EXERCISE GOAL ▸ Word for word, transcribe the lines below and drop the pictures.

[Rows of spatial question data]
'''
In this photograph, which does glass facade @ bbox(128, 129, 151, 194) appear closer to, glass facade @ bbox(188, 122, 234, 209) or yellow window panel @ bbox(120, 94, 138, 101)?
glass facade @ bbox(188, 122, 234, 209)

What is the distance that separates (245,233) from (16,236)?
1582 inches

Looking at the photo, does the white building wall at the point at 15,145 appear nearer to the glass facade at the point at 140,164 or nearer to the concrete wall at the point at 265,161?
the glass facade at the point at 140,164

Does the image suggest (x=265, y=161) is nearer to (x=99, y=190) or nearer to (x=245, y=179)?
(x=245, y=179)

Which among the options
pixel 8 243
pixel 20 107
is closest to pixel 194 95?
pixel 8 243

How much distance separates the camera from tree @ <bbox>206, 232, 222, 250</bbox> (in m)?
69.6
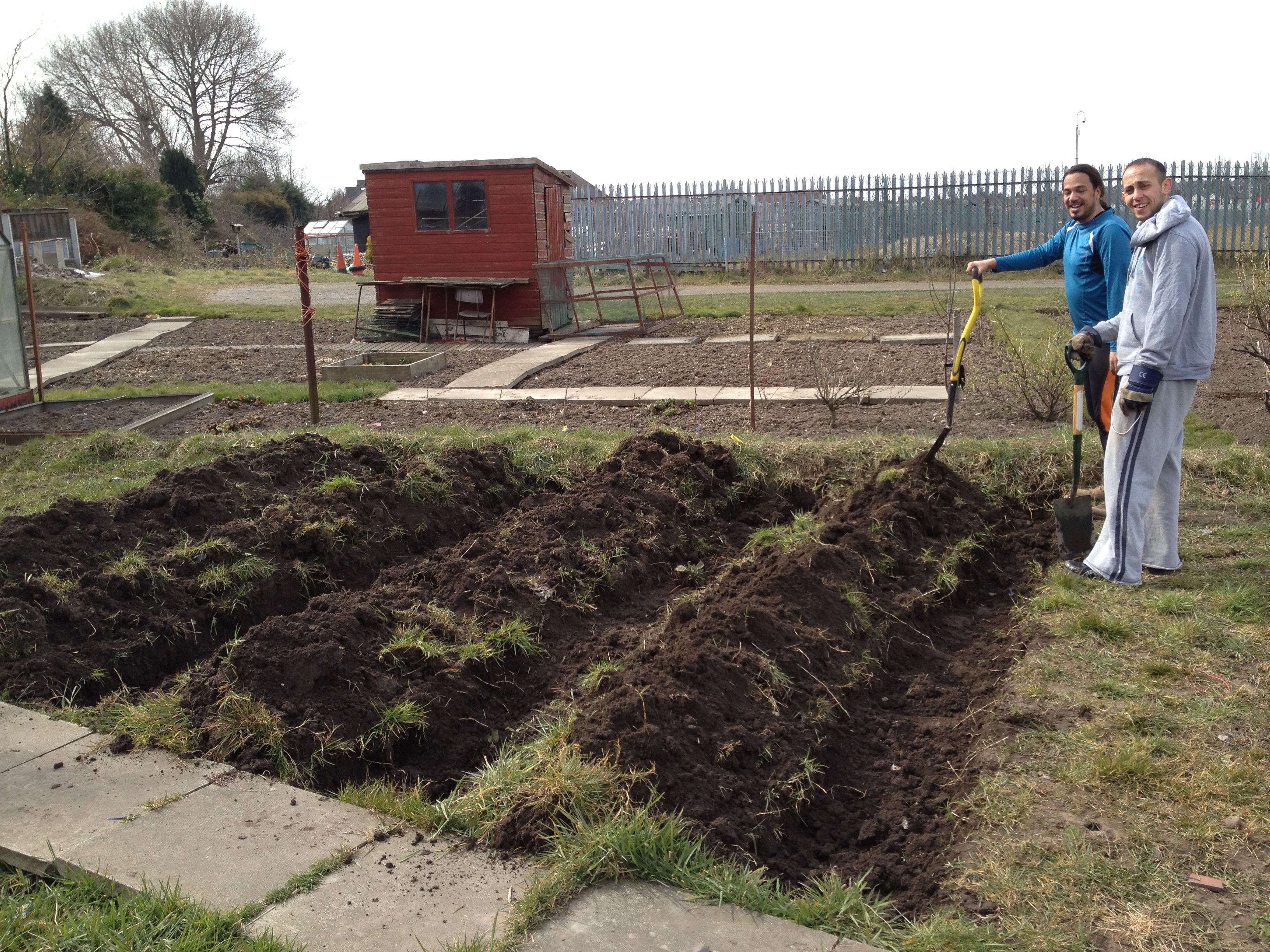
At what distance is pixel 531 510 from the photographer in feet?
19.5

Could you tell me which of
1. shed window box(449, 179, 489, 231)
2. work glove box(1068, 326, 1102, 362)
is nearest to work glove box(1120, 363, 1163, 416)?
work glove box(1068, 326, 1102, 362)

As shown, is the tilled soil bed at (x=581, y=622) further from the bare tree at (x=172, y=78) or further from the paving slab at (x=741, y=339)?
the bare tree at (x=172, y=78)

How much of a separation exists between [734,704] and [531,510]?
258cm

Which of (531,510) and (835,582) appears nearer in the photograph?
(835,582)

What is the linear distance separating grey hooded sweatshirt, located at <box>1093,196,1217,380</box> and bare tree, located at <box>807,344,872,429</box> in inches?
138

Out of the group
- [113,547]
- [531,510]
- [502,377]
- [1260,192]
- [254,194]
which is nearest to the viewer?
[113,547]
'''
RESULT BELOW ▸
In this photograph, which does glass facade @ bbox(128, 129, 151, 194) appear closer to, glass facade @ bbox(188, 122, 234, 209) or yellow window panel @ bbox(120, 94, 138, 101)?
glass facade @ bbox(188, 122, 234, 209)

What is the distance that separates (245,233) from (16,236)?
1582 inches

Looking at the photo, does the white building wall at the point at 15,145 appear nearer to the glass facade at the point at 140,164 or nearer to the concrete wall at the point at 265,161?
the glass facade at the point at 140,164

Does the image suggest (x=265, y=161) is nearer to (x=99, y=190) or nearer to (x=245, y=179)?
(x=245, y=179)

Which among the options
pixel 8 243
pixel 20 107
is closest to pixel 194 95?
pixel 8 243

How much distance separates the camera from tree @ <bbox>206, 232, 222, 250</bbox> (in m)?
69.6
At what distance is pixel 531 510 from the photographer in feet?
19.5

Could you tell me which of
1. shed window box(449, 179, 489, 231)
2. work glove box(1068, 326, 1102, 362)
is nearest to work glove box(1120, 363, 1163, 416)?
work glove box(1068, 326, 1102, 362)

As shown, is the tilled soil bed at (x=581, y=622) further from the bare tree at (x=172, y=78) or further from the paving slab at (x=741, y=339)?
the bare tree at (x=172, y=78)

How much of a separation exists between [734,704] and [531,510]?
258cm

Which of (531,510) and (835,582) appears nearer in the photograph?
(835,582)

What is the linear distance separating grey hooded sweatshirt, located at <box>1093,196,1217,380</box> and bare tree, located at <box>807,344,872,429</box> in inches?
138

Out of the group
- [113,547]
- [531,510]
- [502,377]
- [1260,192]
- [254,194]
which is nearest to the viewer?
[113,547]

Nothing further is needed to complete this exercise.